**Work task 1**
Answer these questions about the Alas doce profile:
(a) Which plant family is listed for it?
(b) Which two language labels follow the common name "Alas doce"?
(c) What color is the corolla?
**Work task 2**
How does the Alas doce profile say the lower leaves differ from the upper ones? Answer in one to three sentences.

A las doce

Family • Malvaceae - Hibiscus cannabinus Linn. - BROWN INDIAN HEMP - Da ma jin

Scientifric names

HIbiscus cannabinus Linn.
HIbiscus verrucosus Guill. & Perr.
HIbiscus unidens Lindl.
Abelmoschus verrucosus Walp.
Furcaria cavanillesii Kostel.
Da ma jin (Chin.)

Common names

Alas doce (Span., Tag.)
Bastard jute (Engl.)
Brown Indian hemp (Engl.)
Guinea hemp (Engl.)
Hemp hibiscus (Engl.)
Hibiscus hemp (Engl.)
Roselle hemp (Engl.)
Thorny mallow (Engl.)
Wild stockrose (Engl.)
Fu rong ma (Chin.)

Alas doce is an herb with smooth and prickly stems. Lower leaves are entire and heart-shaped, the upper ones are deeply palmately-lobed. Sepals are bristly, lanceolate and connate below the middle, with a gland at the back of each. Corolla is large, spreading, yellow with a crimson center. Capsules are rounded and bristly. Seeds are nearly smooth.

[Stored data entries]
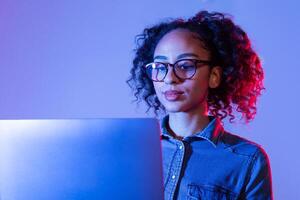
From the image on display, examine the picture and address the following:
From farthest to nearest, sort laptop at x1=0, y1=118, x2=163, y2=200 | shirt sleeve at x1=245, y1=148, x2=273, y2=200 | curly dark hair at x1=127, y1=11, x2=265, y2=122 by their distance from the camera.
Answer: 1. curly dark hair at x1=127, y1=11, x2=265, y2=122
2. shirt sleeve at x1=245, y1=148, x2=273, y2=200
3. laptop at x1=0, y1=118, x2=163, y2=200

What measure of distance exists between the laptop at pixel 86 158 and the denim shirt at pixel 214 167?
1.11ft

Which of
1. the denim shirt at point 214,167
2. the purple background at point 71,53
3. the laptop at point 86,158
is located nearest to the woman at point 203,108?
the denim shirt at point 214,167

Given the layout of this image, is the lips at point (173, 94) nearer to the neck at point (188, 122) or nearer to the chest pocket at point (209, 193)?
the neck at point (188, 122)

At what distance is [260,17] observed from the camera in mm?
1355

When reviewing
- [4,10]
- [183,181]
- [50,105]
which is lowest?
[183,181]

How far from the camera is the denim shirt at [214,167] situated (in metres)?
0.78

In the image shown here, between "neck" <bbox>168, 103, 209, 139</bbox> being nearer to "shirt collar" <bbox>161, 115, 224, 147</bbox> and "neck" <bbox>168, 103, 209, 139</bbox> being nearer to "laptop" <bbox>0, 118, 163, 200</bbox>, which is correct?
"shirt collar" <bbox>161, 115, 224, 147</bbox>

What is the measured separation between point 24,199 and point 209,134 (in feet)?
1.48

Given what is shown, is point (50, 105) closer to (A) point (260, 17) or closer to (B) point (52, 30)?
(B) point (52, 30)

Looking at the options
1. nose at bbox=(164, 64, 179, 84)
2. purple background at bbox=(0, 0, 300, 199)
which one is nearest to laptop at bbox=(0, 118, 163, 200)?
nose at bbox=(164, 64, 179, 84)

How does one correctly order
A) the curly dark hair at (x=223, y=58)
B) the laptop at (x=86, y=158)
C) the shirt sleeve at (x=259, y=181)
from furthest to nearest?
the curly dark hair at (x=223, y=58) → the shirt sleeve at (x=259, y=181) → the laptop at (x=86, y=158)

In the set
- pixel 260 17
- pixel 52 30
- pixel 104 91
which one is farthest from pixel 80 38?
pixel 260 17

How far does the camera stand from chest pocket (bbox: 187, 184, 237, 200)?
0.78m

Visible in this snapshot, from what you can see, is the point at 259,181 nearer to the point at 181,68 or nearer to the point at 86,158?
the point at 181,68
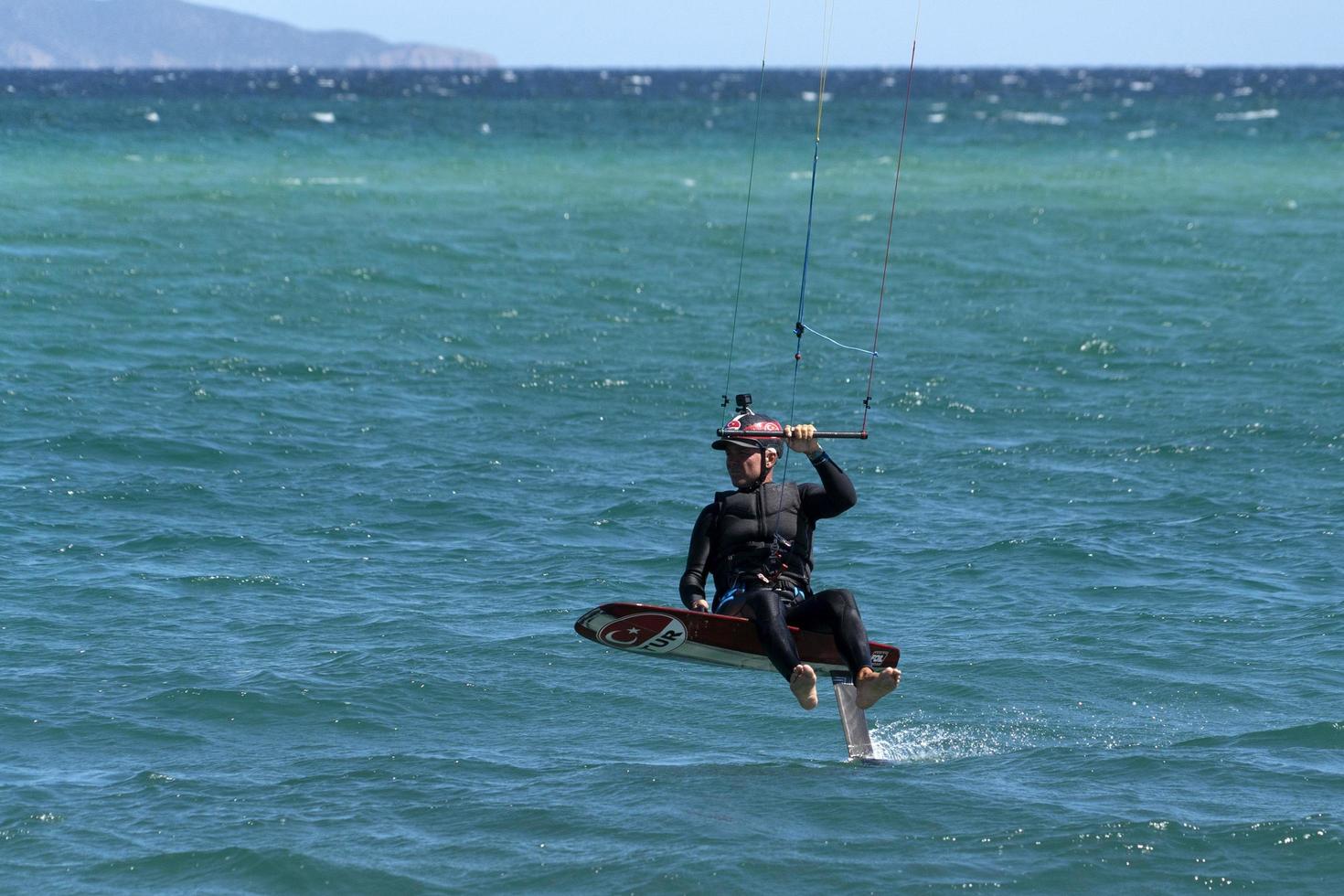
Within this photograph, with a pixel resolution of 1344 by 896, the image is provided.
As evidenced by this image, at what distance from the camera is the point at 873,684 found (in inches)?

**Answer section 1**
(a) Malvaceae
(b) Span. and Tag.
(c) Yellow with a crimson center

**Answer section 2**
The lower leaves are entire and heart-shaped. The upper leaves are deeply palmately-lobed.